**PROBLEM DESCRIPTION**
Copy, word for word, the lines of the entries below between the one with "W.A.I.O. Collection by Atelier AVEUS*" and the one with "Piero della Francesca", inclusive, and leave out everything else.

====================

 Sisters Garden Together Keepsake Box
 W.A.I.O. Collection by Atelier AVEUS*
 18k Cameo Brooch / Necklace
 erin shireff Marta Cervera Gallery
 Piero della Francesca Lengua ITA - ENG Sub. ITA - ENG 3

====================

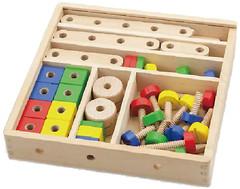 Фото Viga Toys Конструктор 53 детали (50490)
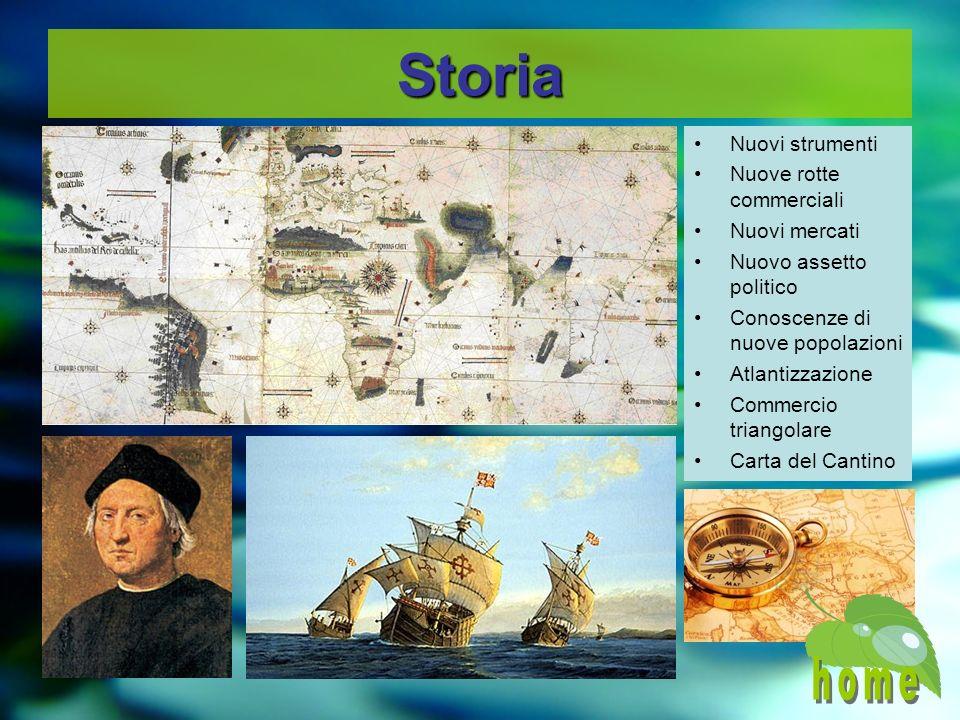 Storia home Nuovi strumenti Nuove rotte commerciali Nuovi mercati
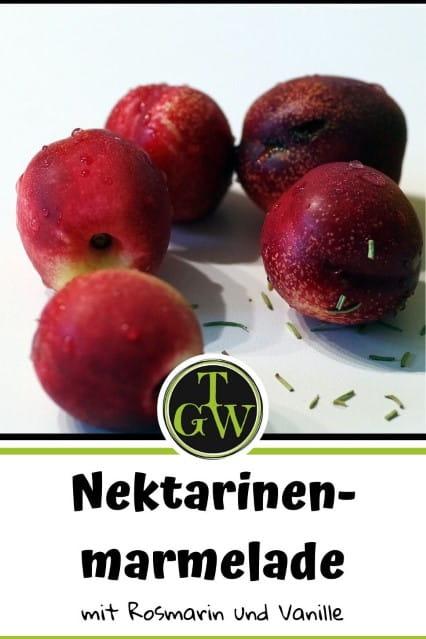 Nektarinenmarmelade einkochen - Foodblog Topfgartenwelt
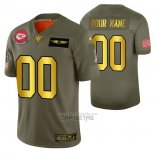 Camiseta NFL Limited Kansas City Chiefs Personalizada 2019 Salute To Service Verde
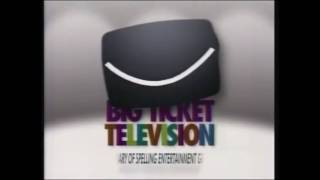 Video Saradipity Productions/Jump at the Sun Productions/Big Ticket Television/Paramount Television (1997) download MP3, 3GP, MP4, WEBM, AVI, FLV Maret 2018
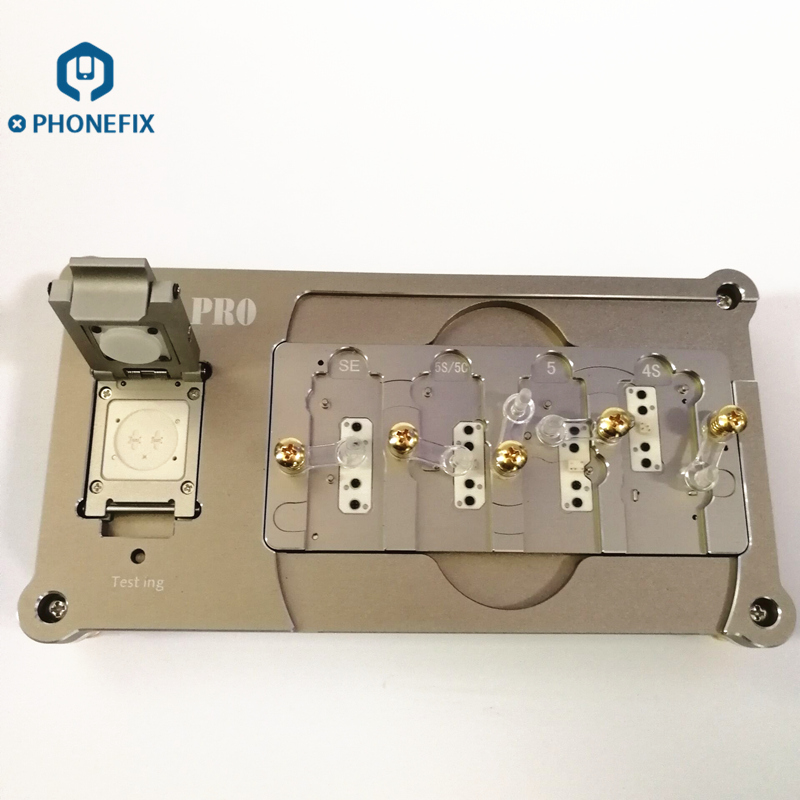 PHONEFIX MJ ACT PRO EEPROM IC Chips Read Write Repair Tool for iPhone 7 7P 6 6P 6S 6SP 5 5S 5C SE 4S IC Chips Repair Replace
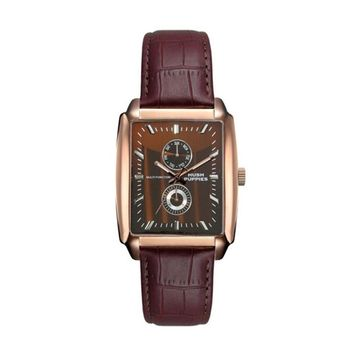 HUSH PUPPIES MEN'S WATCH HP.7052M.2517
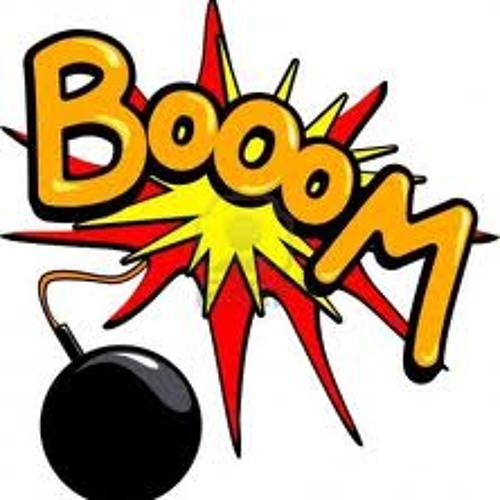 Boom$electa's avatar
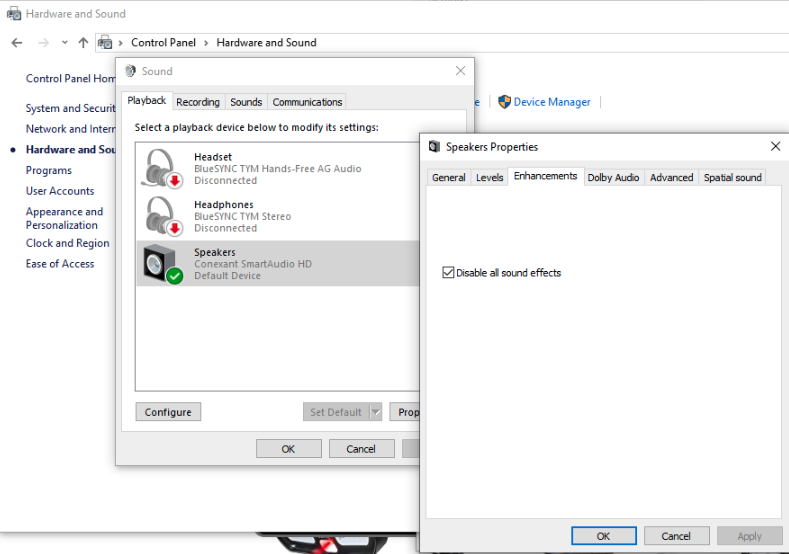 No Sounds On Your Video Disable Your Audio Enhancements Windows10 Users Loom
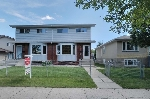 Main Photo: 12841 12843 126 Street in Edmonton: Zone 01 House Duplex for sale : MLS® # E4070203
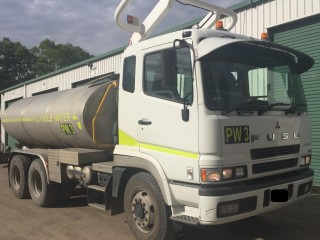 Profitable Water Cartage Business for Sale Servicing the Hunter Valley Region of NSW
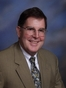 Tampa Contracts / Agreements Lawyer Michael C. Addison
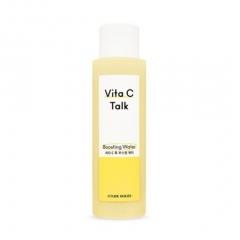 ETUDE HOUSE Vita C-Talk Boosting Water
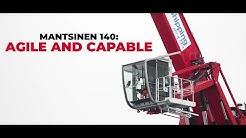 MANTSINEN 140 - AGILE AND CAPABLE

====================

**ANSWER BOX**
 W.A.I.O. Collection by Atelier AVEUS*
 18k Cameo Brooch / Necklace
 erin shireff Marta Cervera Gallery
 Piero della Francesca Lengua ITA - ENG Sub. ITA - ENG 3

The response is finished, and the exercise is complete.